Steve Lemaire – Vocals – Welcome the Tide
“Last night we had a show…I had a complete mental block through one of our songs. Fucked it up real bad. It sounded like diarrhea. It really did. I was one of those days when you pick up your bass and it didn’t feel natural. I just wasn’t feeling it.”
Rob Tyrseck – Bassist – Welcome the Tide
“Playing an entire set at the Palladium out of tune and not realizing it until afterwards. We recorded the whole show live.”
Andrew Oliver – Guitarist – Welcome the Tide
“At the El ‘N’ Gee, The management treated all the bands like crap. They did not do any stage or sound check whatsoever. It was just really a horribly run show and it made us sound like crap. Granted we were a new band at the time, but the way the management handled the show and the venue… there were a lot of good bands there that night that just didn’t get an opportunity to really present there music, because the manager there…he showed zero respect for anybody. The drums just cut out while we were playing and I think we blew a speaker too. Thank god it wasn’t ours.”
Mykael Dugan – Vocalist – Forever Forbidden
“There was no moshing allowed [at The Space] and that’s a big thing for us. He couldn’t use his own drum set. The mix was ok, but I hate when a mixer is really cocky, like he was dissing on the guy…and the crew there wasn’t the greatest. I don’t know. It just wasn’t good. It was really bad, because we were playing with a bunch of Black Metal bands and that’s just not our style. But a show is a show I guess. So far that’s our worst experience.”
Troy Carpenter – In Amber Skies
“We were playing out and we were old school speed metal thrash, but then it was brand new. We got hired to play in a bar. We were young kids, like 16-17 years old. The other bands were older and playing covers and stuff like that. The club owner shut off the electricity on us and told us to get out because they were not having Satanic music here. That was my most traumatic fucking experience.”
Keith Letourneau – Vocalist/Guitarist – Shallow Ground
“We played this hole-in-the-wall club in Norwich called, The Wet Bar. We passed by it couple times before we figured out where the place was and entered the obscure door down into this basement bar you’d see on a low budget cop show. Their PA system was a 8 channel mixer…only 2 channels actually worked…better suited for DJ’ing and only halve the speakers worked. There were 4 bands playing that night and the single mic kept cutting out through out the sets. I managed to get it working by the time we went on, which was last, but by then there was no one left in the club, aside from the bar tender and 4 people sitting on a couch. Even the promoter had left by then.”

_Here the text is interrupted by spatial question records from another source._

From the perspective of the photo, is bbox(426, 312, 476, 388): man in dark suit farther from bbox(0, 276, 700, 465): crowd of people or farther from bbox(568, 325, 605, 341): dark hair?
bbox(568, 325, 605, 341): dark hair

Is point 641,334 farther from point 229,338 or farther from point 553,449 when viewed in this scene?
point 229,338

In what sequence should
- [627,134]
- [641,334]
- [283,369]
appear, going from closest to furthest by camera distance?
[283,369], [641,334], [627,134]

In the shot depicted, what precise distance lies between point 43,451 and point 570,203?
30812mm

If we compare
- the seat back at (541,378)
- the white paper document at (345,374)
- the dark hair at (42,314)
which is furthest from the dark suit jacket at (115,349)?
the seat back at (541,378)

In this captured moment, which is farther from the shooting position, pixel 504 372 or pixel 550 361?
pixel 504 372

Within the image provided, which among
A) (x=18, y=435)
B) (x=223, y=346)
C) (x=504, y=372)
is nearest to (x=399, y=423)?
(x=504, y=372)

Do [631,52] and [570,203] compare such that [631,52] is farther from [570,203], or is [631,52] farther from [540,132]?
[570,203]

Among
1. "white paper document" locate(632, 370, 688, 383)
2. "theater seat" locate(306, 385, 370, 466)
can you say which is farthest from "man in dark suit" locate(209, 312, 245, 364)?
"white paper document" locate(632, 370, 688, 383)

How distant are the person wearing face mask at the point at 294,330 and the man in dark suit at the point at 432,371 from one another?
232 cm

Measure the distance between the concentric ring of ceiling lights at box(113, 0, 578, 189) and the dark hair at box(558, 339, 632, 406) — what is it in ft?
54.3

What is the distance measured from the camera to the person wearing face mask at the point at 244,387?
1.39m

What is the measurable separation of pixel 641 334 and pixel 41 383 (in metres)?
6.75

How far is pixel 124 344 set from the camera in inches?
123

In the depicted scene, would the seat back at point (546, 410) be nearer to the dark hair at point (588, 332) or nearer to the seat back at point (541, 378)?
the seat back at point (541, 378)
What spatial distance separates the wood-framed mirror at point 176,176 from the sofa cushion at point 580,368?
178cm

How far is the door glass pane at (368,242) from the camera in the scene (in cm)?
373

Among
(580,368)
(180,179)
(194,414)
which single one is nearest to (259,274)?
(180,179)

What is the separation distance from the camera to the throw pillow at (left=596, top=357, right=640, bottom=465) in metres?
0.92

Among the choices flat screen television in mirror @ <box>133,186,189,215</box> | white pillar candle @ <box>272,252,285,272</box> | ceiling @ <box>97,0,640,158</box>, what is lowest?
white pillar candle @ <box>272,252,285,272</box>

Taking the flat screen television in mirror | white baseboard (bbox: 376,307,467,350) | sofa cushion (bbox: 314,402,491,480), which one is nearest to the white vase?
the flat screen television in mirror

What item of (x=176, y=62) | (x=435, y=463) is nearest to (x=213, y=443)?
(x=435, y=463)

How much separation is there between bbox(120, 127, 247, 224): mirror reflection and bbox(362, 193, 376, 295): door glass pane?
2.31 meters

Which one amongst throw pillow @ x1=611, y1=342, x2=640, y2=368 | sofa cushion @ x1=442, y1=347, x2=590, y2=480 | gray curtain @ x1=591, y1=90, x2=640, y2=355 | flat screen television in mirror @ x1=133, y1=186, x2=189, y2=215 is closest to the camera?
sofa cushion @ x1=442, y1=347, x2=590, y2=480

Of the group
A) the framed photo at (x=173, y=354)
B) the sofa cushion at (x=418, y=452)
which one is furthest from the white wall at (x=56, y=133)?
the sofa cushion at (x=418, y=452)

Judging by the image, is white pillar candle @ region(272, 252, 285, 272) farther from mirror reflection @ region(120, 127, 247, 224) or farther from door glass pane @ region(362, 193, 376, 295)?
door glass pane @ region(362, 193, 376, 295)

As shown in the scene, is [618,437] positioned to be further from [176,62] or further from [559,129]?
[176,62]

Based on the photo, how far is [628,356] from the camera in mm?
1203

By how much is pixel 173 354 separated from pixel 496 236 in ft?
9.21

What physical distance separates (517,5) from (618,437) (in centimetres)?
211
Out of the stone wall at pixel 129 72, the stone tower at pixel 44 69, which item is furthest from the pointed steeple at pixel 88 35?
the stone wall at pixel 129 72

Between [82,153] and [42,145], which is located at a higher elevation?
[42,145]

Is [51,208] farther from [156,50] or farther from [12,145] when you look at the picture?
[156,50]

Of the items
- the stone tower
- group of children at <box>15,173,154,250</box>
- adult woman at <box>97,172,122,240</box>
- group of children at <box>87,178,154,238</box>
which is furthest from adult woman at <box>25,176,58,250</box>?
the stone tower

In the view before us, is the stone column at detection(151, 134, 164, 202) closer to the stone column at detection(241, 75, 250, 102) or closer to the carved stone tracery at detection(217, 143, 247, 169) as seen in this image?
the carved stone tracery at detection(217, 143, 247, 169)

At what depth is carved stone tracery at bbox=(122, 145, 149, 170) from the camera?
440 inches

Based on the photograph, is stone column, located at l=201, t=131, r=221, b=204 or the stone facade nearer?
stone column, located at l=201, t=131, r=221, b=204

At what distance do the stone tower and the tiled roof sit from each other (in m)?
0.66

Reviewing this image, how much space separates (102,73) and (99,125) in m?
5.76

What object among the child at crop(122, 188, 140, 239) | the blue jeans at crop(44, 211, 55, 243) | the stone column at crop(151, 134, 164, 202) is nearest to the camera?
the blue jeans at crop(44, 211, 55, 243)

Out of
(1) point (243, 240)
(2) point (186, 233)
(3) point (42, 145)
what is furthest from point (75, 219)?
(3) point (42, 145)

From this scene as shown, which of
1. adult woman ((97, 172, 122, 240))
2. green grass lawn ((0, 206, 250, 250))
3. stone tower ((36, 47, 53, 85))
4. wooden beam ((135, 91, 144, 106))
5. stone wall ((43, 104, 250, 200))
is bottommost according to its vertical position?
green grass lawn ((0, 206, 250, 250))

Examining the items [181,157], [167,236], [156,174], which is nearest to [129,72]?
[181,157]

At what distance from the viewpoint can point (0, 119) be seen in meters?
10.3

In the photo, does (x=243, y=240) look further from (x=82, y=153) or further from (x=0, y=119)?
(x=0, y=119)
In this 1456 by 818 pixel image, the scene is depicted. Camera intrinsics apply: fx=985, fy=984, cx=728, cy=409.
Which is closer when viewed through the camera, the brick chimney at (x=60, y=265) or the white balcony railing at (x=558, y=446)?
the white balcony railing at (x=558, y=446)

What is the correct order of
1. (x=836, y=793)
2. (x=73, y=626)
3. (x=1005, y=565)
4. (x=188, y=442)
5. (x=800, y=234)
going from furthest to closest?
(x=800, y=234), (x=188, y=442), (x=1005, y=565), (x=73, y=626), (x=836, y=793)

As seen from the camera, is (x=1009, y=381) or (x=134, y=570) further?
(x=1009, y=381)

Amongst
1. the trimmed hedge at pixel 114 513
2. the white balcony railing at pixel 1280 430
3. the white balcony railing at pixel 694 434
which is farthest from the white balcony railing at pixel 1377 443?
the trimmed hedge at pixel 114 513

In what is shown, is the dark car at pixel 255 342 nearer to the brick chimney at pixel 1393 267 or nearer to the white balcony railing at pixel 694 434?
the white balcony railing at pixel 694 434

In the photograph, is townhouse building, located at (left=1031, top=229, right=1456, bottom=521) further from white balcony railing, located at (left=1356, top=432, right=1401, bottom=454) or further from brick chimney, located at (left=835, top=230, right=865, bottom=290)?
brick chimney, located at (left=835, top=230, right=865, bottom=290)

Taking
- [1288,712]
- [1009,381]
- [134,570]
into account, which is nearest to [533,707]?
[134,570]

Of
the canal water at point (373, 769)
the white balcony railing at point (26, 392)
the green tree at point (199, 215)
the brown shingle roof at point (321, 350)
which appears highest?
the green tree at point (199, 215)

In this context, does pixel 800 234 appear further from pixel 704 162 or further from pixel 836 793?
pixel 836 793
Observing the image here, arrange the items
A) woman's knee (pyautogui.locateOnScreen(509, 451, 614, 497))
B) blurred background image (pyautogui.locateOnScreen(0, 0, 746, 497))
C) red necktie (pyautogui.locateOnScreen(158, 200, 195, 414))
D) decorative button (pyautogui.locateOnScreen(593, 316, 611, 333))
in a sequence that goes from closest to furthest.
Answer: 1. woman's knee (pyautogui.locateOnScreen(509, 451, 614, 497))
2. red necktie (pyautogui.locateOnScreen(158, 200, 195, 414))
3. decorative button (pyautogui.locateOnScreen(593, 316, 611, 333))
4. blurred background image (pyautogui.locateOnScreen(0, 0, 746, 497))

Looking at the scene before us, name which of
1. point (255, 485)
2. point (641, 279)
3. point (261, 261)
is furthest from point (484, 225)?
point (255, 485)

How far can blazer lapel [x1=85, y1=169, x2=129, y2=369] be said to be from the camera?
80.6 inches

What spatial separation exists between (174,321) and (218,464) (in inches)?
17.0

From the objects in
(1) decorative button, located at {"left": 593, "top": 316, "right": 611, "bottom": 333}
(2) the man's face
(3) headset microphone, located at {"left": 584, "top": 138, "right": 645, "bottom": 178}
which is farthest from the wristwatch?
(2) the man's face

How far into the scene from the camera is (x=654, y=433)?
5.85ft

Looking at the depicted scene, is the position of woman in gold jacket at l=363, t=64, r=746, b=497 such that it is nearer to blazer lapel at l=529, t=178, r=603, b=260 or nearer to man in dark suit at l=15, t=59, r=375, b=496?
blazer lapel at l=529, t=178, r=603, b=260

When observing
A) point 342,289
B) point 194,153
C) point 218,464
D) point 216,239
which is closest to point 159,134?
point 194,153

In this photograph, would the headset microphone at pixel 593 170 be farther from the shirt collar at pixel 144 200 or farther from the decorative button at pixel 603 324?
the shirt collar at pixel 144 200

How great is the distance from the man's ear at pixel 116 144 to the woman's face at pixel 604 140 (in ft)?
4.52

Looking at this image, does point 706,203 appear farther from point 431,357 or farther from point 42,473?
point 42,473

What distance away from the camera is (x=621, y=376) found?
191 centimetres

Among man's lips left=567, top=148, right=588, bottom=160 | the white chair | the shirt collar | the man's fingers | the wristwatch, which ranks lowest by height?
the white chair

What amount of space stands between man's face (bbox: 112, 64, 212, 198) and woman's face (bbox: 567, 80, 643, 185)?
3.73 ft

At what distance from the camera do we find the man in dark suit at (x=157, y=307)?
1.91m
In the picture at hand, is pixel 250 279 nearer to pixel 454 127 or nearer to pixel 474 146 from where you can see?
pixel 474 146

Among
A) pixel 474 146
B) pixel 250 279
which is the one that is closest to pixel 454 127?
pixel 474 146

“I’ve seen the ever so popular, ‘I’m going to do a quick four count we’re all gonna jump into it’ and only one person jumps in. Trying to do the extended jam-out ending and you butcher your own song because you don’t know what you’re doing; no ones on the same page. Trying to get your buddy to come up and sing when he doesn’t know what he’s doing so he’s just babbling garbage. My favorite, not being prepared or ready to perform. That’s always a fun train wreck.”
Rusty Asunder – The Webster Underground
“On keys. Accidentally almost putting the mute button while playing on stage, or putting too much weight on one side and almost toppling over.”
Adam – Built By Machines
“If someone fucks up there part and someone in the band makes a face like “What the fuck”. It’s like, just keep playing and commit. Play it off as that’s what you meant to do. You’re already up there. don’t act like you’ve messed up even if you totally did.”
Beth – Metal Fan
“It was like right near the end of the last song my double bass pedals, the springs just busted and my pedals went out. I was like what the hell am I gonna do? I just had to finish through the set. The next show after that, to add to the carnage, I was in the middle of playing one of our songs and one of my toms just fell off. I use my toms a lot for that song and it was just like gotta keep going. I feeling really bad about it and just kept going. I remember one guy in the crowd said, ‘You don’t need it. You’re awesome.’ Then I was like ‘Alright. I don’t need it’.”